**PROBLEM TO SOLVE:** The records that follow are to be repeated without alteration.

**THE INPUT:**
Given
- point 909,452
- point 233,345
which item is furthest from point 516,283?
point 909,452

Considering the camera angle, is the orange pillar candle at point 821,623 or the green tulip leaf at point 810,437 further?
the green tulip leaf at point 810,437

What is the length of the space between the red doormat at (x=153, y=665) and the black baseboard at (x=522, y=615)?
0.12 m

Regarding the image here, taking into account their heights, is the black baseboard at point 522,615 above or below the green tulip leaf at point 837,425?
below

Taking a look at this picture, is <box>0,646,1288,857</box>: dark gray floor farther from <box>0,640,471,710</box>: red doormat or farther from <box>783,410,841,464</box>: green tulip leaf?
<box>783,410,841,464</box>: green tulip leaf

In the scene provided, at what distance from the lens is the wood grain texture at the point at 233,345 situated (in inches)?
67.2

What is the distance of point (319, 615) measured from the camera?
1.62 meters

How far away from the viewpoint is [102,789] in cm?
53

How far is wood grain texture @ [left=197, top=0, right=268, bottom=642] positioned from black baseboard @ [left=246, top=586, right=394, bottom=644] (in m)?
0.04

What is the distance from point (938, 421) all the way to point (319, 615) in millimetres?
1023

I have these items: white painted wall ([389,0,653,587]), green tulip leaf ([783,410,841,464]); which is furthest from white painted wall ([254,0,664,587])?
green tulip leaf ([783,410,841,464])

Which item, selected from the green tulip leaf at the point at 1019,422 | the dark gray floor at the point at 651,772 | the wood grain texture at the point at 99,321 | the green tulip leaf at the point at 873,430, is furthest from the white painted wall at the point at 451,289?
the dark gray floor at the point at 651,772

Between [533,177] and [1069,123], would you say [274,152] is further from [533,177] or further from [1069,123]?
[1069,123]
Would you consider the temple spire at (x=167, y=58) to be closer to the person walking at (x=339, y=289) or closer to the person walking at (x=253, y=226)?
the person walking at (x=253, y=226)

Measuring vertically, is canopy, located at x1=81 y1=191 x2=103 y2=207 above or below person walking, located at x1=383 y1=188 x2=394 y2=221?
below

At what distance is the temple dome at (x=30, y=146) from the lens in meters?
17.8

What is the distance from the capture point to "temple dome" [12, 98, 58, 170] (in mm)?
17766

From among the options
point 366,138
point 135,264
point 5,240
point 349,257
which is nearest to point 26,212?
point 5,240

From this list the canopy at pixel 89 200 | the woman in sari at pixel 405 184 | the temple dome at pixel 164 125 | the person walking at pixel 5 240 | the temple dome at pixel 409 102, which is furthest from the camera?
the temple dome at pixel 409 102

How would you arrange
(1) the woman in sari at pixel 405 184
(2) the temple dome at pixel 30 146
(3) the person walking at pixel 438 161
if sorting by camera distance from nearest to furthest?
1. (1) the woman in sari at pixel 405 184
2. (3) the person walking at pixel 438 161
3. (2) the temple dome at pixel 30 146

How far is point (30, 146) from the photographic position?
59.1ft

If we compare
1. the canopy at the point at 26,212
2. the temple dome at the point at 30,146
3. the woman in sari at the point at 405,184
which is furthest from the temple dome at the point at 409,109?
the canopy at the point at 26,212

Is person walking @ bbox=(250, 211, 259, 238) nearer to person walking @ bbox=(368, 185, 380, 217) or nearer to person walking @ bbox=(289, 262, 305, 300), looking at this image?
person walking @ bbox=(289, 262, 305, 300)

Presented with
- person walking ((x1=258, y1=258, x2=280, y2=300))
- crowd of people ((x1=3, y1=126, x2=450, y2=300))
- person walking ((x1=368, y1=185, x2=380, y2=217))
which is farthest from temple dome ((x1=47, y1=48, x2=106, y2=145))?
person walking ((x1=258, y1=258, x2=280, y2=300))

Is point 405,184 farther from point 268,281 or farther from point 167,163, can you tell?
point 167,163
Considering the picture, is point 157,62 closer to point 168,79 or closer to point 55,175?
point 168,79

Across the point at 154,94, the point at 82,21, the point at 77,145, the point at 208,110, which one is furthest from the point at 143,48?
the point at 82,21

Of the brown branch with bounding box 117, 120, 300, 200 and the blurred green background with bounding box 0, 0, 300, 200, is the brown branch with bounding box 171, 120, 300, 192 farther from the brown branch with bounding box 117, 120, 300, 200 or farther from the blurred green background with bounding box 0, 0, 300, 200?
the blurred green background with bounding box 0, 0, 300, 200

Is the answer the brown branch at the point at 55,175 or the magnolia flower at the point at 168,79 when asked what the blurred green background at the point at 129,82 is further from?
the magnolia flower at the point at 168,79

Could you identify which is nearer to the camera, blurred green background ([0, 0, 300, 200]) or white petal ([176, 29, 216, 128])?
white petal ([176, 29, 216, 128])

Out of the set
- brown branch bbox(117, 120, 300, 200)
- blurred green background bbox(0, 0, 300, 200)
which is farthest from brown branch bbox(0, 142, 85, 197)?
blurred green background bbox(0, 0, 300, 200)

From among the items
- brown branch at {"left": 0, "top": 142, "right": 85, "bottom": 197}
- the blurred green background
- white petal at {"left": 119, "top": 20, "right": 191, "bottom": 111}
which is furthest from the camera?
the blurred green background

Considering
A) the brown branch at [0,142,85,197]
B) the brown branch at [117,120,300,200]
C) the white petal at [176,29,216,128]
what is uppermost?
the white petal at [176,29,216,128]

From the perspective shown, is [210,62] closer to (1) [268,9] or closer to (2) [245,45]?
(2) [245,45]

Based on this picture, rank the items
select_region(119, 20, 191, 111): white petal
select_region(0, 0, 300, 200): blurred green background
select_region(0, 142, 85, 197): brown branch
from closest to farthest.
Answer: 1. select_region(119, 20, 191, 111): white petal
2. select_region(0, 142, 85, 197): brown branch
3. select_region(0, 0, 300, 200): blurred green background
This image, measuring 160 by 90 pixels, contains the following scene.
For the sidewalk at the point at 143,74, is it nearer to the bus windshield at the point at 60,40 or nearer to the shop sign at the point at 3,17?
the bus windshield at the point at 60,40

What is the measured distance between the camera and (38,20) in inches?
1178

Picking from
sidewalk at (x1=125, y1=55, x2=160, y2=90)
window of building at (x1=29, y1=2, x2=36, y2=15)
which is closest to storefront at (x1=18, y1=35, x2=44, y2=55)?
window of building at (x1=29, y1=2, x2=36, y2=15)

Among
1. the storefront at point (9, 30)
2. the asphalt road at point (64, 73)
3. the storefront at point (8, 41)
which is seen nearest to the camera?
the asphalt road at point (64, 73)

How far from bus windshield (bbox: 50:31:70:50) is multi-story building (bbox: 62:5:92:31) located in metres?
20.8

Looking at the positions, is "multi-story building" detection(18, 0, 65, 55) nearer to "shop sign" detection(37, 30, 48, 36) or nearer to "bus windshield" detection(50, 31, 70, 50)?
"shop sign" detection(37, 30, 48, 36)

**FINISHED TASK:**
Given
- point 909,452
- point 233,345
which item is furthest from point 516,283?
point 909,452

Considering the camera angle, is the orange pillar candle at point 821,623 or the green tulip leaf at point 810,437 further?
the green tulip leaf at point 810,437

What is the length of the space between the red doormat at (x=153, y=665) and the black baseboard at (x=522, y=615)?
0.12 m

Regarding the image here, taking into account their heights, is the black baseboard at point 522,615 above or below the green tulip leaf at point 837,425?
below

Taking a look at this picture, is <box>0,646,1288,857</box>: dark gray floor farther from <box>0,640,471,710</box>: red doormat or farther from <box>783,410,841,464</box>: green tulip leaf?
<box>783,410,841,464</box>: green tulip leaf

In the scene provided, at what distance from the lens is the wood grain texture at the point at 233,345 situated (in inches)?
67.2

What is the distance of point (319, 615) measured from the camera?
1.62 meters

How far away from the viewpoint is [102,789] in cm?
53

How far is wood grain texture @ [left=197, top=0, right=268, bottom=642] positioned from black baseboard @ [left=246, top=586, right=394, bottom=644] (in m)?
0.04

What is the distance from point (938, 421) all the way to point (319, 615) in millimetres?
1023

I have these items: white painted wall ([389,0,653,587]), green tulip leaf ([783,410,841,464]); which is furthest from white painted wall ([254,0,664,587])?
green tulip leaf ([783,410,841,464])

Which item, selected from the green tulip leaf at the point at 1019,422 | the dark gray floor at the point at 651,772 | the wood grain texture at the point at 99,321 | the green tulip leaf at the point at 873,430, is furthest from the white painted wall at the point at 451,289?
the dark gray floor at the point at 651,772

Between [533,177] and [1069,123], would you say [274,152] is further from [533,177] or further from [1069,123]?
[1069,123]
Would you consider the temple spire at (x=167, y=58) to be closer to the person walking at (x=339, y=289) or closer to the person walking at (x=253, y=226)?
the person walking at (x=253, y=226)

Measuring vertically, is canopy, located at x1=81 y1=191 x2=103 y2=207 above or below person walking, located at x1=383 y1=188 x2=394 y2=221?
below

At what distance is the temple dome at (x=30, y=146) from the lens in meters?
17.8

What is the distance from the capture point to "temple dome" [12, 98, 58, 170] (in mm)?
17766

From among the options
point 366,138
point 135,264
point 5,240
point 349,257
which is nearest to point 26,212?
point 5,240

From this list the canopy at pixel 89 200 | the woman in sari at pixel 405 184 | the temple dome at pixel 164 125 | the person walking at pixel 5 240 | the temple dome at pixel 409 102, which is furthest from the camera?
the temple dome at pixel 409 102

How would you arrange
(1) the woman in sari at pixel 405 184
(2) the temple dome at pixel 30 146
(3) the person walking at pixel 438 161
if sorting by camera distance from nearest to furthest?
1. (1) the woman in sari at pixel 405 184
2. (3) the person walking at pixel 438 161
3. (2) the temple dome at pixel 30 146

How far is point (30, 146) from the photographic position?
59.1ft

If we compare
1. the canopy at the point at 26,212
2. the temple dome at the point at 30,146
3. the woman in sari at the point at 405,184
which is furthest from the temple dome at the point at 409,109?
the canopy at the point at 26,212

Is person walking @ bbox=(250, 211, 259, 238) nearer to person walking @ bbox=(368, 185, 380, 217) or nearer to person walking @ bbox=(289, 262, 305, 300), looking at this image?
person walking @ bbox=(289, 262, 305, 300)

Presented with
- person walking ((x1=258, y1=258, x2=280, y2=300))
- crowd of people ((x1=3, y1=126, x2=450, y2=300))
- person walking ((x1=368, y1=185, x2=380, y2=217))
which is farthest from temple dome ((x1=47, y1=48, x2=106, y2=145))?
person walking ((x1=258, y1=258, x2=280, y2=300))

Is point 405,184 farther from point 268,281 or farther from point 167,163, can you tell?
point 167,163
Considering the picture, is point 157,62 closer to point 168,79 or closer to point 55,175?
point 168,79

Across the point at 154,94, the point at 82,21, the point at 77,145, the point at 208,110, which one is furthest from the point at 143,48?
the point at 82,21

Of the brown branch with bounding box 117, 120, 300, 200 and the blurred green background with bounding box 0, 0, 300, 200, is the brown branch with bounding box 171, 120, 300, 192 farther from the brown branch with bounding box 117, 120, 300, 200 or farther from the blurred green background with bounding box 0, 0, 300, 200?
the blurred green background with bounding box 0, 0, 300, 200

Is the answer the brown branch at the point at 55,175 or the magnolia flower at the point at 168,79 when asked what the blurred green background at the point at 129,82 is further from?
the magnolia flower at the point at 168,79

Could you identify which is nearer to the camera, blurred green background ([0, 0, 300, 200]) or white petal ([176, 29, 216, 128])?
white petal ([176, 29, 216, 128])

Out of the set
- brown branch bbox(117, 120, 300, 200)
- blurred green background bbox(0, 0, 300, 200)
which is farthest from brown branch bbox(0, 142, 85, 197)?
blurred green background bbox(0, 0, 300, 200)

From among the items
- brown branch at {"left": 0, "top": 142, "right": 85, "bottom": 197}
- the blurred green background
- white petal at {"left": 119, "top": 20, "right": 191, "bottom": 111}
which is furthest from the camera?
the blurred green background

Considering
A) the brown branch at [0,142,85,197]
B) the brown branch at [117,120,300,200]
C) the white petal at [176,29,216,128]
what is uppermost?
the white petal at [176,29,216,128]

From the perspective shown, is [210,62] closer to (1) [268,9] or closer to (2) [245,45]?
(2) [245,45]

Based on this picture, rank the items
select_region(119, 20, 191, 111): white petal
select_region(0, 0, 300, 200): blurred green background
select_region(0, 142, 85, 197): brown branch
from closest to farthest.
Answer: 1. select_region(119, 20, 191, 111): white petal
2. select_region(0, 142, 85, 197): brown branch
3. select_region(0, 0, 300, 200): blurred green background
This image, measuring 160 by 90 pixels, contains the following scene.
For the sidewalk at the point at 143,74, is it nearer to the bus windshield at the point at 60,40 or nearer to the shop sign at the point at 3,17?
the bus windshield at the point at 60,40

What is the measured distance between the camera and (38,20) in inches?
1178

Picking from
sidewalk at (x1=125, y1=55, x2=160, y2=90)
window of building at (x1=29, y1=2, x2=36, y2=15)
which is closest to storefront at (x1=18, y1=35, x2=44, y2=55)?
window of building at (x1=29, y1=2, x2=36, y2=15)

Among
1. the storefront at point (9, 30)
2. the asphalt road at point (64, 73)
3. the storefront at point (8, 41)
which is seen nearest to the camera?
the asphalt road at point (64, 73)

How far from bus windshield (bbox: 50:31:70:50) is multi-story building (bbox: 62:5:92:31) located in metres?
20.8

Looking at the positions, is "multi-story building" detection(18, 0, 65, 55) nearer to "shop sign" detection(37, 30, 48, 36) or nearer to "bus windshield" detection(50, 31, 70, 50)?
"shop sign" detection(37, 30, 48, 36)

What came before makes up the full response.